Buzani is the author of *a naked bone* and winner of the 2019 Glenna Luschei Prize for African poetry. He grew up in Bhlawa (New Brighton). His first collection *Ndisabala Imibongo* written in isiXhosa, won the 2015 South African Literary Award (SALA) for poetry. Buzani teaches poetry in English and isiXhosa in the MA Creative Writing at Rhodes University. Buzani’s poetry draws from isiXhosa culture, Christianity and elements of nature. He writes love
poems in the widest sense, embracing the interface of daily life and the spiritual, expressing joy and compassion in the face of deprivation and mourning.

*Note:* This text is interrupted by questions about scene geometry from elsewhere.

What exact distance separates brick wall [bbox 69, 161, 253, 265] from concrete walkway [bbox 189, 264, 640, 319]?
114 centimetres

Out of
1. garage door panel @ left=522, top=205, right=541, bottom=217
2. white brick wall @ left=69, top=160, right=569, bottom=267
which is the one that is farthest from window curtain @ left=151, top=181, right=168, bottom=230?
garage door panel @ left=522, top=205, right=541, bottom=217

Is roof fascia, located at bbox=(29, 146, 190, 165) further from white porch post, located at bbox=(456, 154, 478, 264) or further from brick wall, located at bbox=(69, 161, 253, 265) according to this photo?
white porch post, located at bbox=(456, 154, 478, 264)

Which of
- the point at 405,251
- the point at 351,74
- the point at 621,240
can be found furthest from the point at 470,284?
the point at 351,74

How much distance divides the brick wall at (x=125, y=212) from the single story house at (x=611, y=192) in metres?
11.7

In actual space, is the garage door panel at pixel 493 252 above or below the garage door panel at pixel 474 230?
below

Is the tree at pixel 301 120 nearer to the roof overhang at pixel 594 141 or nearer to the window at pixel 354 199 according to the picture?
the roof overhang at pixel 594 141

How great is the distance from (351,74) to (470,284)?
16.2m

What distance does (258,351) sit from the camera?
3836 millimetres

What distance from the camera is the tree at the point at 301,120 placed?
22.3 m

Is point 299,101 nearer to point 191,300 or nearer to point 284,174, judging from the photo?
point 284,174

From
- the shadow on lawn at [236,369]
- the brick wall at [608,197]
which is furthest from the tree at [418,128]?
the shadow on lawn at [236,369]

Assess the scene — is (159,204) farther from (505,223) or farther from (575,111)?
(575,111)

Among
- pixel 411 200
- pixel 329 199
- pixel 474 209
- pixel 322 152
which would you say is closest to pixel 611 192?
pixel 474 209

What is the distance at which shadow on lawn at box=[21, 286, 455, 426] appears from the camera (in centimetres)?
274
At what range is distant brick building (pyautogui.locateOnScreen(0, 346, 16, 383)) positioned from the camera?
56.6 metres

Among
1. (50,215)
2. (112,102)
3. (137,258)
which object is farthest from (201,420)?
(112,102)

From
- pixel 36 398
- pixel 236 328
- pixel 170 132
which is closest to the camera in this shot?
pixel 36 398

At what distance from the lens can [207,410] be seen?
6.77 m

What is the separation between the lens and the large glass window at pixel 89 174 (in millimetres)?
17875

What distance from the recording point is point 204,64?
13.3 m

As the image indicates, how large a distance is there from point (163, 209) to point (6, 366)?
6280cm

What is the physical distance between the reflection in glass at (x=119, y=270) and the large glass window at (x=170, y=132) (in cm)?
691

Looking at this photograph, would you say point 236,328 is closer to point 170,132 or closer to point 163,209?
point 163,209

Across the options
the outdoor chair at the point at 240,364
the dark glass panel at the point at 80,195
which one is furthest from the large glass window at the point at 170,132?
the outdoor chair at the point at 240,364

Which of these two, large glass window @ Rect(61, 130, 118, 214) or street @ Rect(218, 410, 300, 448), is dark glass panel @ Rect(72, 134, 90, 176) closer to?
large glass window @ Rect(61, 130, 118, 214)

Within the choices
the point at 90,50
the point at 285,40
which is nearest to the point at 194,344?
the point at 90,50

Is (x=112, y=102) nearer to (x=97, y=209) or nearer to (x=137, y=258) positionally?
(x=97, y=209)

Nyezwa lives in Bhlawa, has published three poetry books in English, namely, *Song Trials*, *New Country*, and *Malikhanye*. Additionally, he has published a collection of isiXhosa poems
titled *Ndiyoyika*. His poetry has been featured in numerous anthologies in South Africa and internationally. His new book, a memoir titled *Bhlawa’s Inconsolable Spirits* was published in
2023. In the 1980s he was a member of the Congress of South African Writers (COSAW). His second collection of poetry, *New Country*, won him the SALA for Poetry in 2009. His writing
awards include the Thomas Pringle Poetry Prize, Dalro Poetry Award, and Port Elizabeth / Gothenburg City Poetry Prize. Mxolisi has been the editor of the English and isiXhosa writing
magazine, *Kotaz* since its inception in 1997. *Kotaz* has been pivotal in sustaining writing by Black poets in South Africa, especially those who live in the Eastern Cape province and uses
isiXhosa language. Nyezwa also curates the Mandela Bay Book Fair from Gqeberha, Eastern Cape Province, where he interacts with writers’ groups and students from community schools and universities to promote poetry and books and teach about isiXhosa language rights.
Shishenge is a multi-award-winning poet, teacher, unionist and an indigenous languages activist, born in Jim Jones village, Limpopo province, but now based in Ivory Park, Gauteng. He is the author of three poetry books in English, namely, *Lockdown*, *My Gospel Scriptures* and *Times of Fears and Tears* and a novel in Xitsonga, *Muhloti wa tinyarhi*. His recent book is *The Struggle of a Black child*.
The participating South African poets envisage to establish and strengthen relationships with the Chinese poets and fellow writers from Brazil, India, Argentina, Egypt, Ethiopia, Iran, Saudi Arabia
and the United Arab Emirates – all members of Brics. They believe this relationship will result in cultural cooperation, literary exchanges, writing residencies, fellowships and opportunities for
poetry translation, publications and scholarly research.